■ **REQUIRED WORK**
Copy the listing below, substituting "viewer" for every occurrence of "camera" and leaving all other text unchanged.

>> begin ENTRIES

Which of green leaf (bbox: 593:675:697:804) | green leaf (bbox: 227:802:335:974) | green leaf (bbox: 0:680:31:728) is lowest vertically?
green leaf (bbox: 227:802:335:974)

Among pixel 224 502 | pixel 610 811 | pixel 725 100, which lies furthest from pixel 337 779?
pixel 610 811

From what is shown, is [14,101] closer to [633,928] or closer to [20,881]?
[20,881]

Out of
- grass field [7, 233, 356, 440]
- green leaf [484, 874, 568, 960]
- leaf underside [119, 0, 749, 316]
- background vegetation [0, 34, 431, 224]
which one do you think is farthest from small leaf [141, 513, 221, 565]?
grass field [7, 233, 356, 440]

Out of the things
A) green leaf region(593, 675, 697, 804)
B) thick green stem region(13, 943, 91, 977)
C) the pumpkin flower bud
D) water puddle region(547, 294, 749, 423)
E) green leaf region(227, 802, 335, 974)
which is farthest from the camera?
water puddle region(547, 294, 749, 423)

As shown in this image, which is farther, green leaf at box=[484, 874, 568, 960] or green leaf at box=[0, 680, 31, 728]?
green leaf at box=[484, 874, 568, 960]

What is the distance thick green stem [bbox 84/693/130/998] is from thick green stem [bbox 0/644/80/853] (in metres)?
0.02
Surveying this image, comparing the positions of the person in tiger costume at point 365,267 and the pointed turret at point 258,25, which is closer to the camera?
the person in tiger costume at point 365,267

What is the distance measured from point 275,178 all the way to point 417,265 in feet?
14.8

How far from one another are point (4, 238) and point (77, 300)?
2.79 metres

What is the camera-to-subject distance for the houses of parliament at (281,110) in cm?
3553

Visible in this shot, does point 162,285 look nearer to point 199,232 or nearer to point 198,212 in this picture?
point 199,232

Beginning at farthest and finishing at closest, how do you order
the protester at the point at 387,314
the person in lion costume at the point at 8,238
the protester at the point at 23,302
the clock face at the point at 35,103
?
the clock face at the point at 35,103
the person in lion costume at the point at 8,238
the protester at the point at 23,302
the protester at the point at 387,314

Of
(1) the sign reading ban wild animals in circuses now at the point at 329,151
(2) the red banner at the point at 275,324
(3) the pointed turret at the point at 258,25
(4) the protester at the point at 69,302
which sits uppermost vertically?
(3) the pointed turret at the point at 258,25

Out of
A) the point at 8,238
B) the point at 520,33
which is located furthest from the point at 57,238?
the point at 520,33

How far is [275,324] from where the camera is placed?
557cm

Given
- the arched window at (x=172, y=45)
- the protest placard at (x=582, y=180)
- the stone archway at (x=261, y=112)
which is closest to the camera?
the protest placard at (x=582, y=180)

>> end ENTRIES

■ **FULL RESPONSE**
Which of green leaf (bbox: 593:675:697:804) | green leaf (bbox: 227:802:335:974) | green leaf (bbox: 0:680:31:728) is lowest vertically?
green leaf (bbox: 227:802:335:974)

Among pixel 224 502 | pixel 610 811 | pixel 725 100, which lies furthest from pixel 337 779?
pixel 610 811

From what is shown, is [14,101] closer to [633,928] or closer to [20,881]?
[20,881]

Out of
- grass field [7, 233, 356, 440]
- green leaf [484, 874, 568, 960]
- leaf underside [119, 0, 749, 316]
- background vegetation [0, 34, 431, 224]
which one do you think is farthest from small leaf [141, 513, 221, 565]?
grass field [7, 233, 356, 440]

Out of the things
A) green leaf region(593, 675, 697, 804)
B) thick green stem region(13, 943, 91, 977)
C) the pumpkin flower bud
D) water puddle region(547, 294, 749, 423)
E) green leaf region(227, 802, 335, 974)
which is farthest from the viewer?
water puddle region(547, 294, 749, 423)

As shown in this image, which is farther, green leaf at box=[484, 874, 568, 960] or green leaf at box=[0, 680, 31, 728]?
green leaf at box=[484, 874, 568, 960]

What is the distance thick green stem [bbox 84/693/130/998] is from thick green stem [bbox 0/644/80/853] (in metres)?
0.02
Surveying this image, comparing the positions of the person in tiger costume at point 365,267 and the pointed turret at point 258,25, which is closer to the viewer?
the person in tiger costume at point 365,267

What is the distance measured from point 275,178 all the way to point 417,265 in feet?
14.8

How far from one another are point (4, 238) and point (77, 300)?
2.79 metres

What is the viewer-to-subject distance for the houses of parliament at (281,110) in cm?
3553

Visible in this shot, does point 162,285 look nearer to point 199,232 or nearer to point 198,212 in this picture?
point 199,232

Beginning at farthest and finishing at closest, how do you order
the protester at the point at 387,314
the person in lion costume at the point at 8,238
the protester at the point at 23,302
the clock face at the point at 35,103
?
the clock face at the point at 35,103
the person in lion costume at the point at 8,238
the protester at the point at 23,302
the protester at the point at 387,314

Of
(1) the sign reading ban wild animals in circuses now at the point at 329,151
(2) the red banner at the point at 275,324
(3) the pointed turret at the point at 258,25
(4) the protester at the point at 69,302
which sits uppermost vertically?
(3) the pointed turret at the point at 258,25

Out of
A) the point at 8,238
B) the point at 520,33
which is located furthest from the point at 57,238?
the point at 520,33

How far is [275,324] from where the viewer is placed?
557cm

Given
- the arched window at (x=172, y=45)
- the protest placard at (x=582, y=180)
- the stone archway at (x=261, y=112)
which is closest to the viewer?
the protest placard at (x=582, y=180)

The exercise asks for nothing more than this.